Start of Page excerpt

I actually believe that our Medicaid program, the reforms we have in there, will be used as a national model because people have a hard time understanding 'how could you save this much money yet have all these people for it'? It's because we are partnering with the health care professions to say 'Look, we've got to get off this treadmill we're on, which is driving up costs, and we need to get to a place where we coordinate care.'

One of the things we've found about Medicaid is about 6 percent of the Medicaid population drives over 50 percent of the costs. ... There's a percentage of that population who are just high cost, there's nothing you can do about it. There just very sick people. But there are ways in which you can manage the rest of the population to get them the care they want but yet at a lower cost, without having a default option being the highest cost programs where they don't necessarily get better care. Ohio is leading the way on Medicaid reform and we're really proud of it.

End of Page excerpt

- Your task
Please extract the part of the Medicaid remarks from "One of the things" to "proud of it.", copying it word for word.

Start of Extracted data

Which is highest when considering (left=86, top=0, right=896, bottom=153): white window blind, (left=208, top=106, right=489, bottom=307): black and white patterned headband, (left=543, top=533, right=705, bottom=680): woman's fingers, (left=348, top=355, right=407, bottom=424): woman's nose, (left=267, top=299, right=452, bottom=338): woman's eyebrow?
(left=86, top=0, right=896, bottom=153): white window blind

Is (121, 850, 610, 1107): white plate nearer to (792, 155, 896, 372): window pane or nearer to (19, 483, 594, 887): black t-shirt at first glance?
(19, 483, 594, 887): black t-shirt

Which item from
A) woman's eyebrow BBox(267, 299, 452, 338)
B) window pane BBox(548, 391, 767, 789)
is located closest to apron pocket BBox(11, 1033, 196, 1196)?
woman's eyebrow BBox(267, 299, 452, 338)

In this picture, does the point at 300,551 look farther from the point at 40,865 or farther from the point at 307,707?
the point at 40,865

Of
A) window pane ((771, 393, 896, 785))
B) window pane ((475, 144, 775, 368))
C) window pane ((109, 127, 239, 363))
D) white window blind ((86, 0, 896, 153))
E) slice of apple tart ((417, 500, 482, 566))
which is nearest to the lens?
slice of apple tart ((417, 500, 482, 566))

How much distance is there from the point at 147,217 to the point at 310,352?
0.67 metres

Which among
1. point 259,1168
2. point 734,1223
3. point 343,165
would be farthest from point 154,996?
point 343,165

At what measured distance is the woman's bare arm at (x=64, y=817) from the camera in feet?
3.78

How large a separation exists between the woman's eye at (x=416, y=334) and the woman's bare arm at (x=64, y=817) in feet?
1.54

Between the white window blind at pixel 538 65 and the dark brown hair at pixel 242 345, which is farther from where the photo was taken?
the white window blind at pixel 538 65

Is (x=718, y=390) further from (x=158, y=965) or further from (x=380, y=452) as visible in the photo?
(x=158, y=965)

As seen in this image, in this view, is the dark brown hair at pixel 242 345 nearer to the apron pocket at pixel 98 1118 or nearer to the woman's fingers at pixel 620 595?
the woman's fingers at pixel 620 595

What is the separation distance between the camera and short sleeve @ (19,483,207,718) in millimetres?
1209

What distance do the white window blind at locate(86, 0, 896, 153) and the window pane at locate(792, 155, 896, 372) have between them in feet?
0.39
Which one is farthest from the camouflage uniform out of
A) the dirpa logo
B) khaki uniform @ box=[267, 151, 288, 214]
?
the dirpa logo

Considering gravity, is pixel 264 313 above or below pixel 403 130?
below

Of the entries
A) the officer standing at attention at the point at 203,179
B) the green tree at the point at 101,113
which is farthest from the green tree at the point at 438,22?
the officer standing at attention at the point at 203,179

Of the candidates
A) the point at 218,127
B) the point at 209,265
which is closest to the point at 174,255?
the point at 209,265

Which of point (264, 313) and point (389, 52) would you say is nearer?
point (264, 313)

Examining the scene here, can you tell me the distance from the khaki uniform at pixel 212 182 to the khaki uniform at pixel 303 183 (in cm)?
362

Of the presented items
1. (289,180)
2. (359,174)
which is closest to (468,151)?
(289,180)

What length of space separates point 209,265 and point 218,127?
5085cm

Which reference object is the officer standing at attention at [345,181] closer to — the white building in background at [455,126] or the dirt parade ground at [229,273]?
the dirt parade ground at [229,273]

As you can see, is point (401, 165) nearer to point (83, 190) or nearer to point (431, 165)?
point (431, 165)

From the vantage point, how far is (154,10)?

End of Extracted data

- Result of the task
One of the things we've found about Medicaid is about 6 percent of the Medicaid population drives over 50 percent of the costs. ... There's a percentage of that population who are just high cost, there's nothing you can do about it. There just very sick people. But there are ways in which you can manage the rest of the population to get them the care they want but yet at a lower cost, without having a default option being the highest cost programs where they don't necessarily get better care. Ohio is leading the way on Medicaid reform and we're really proud of it.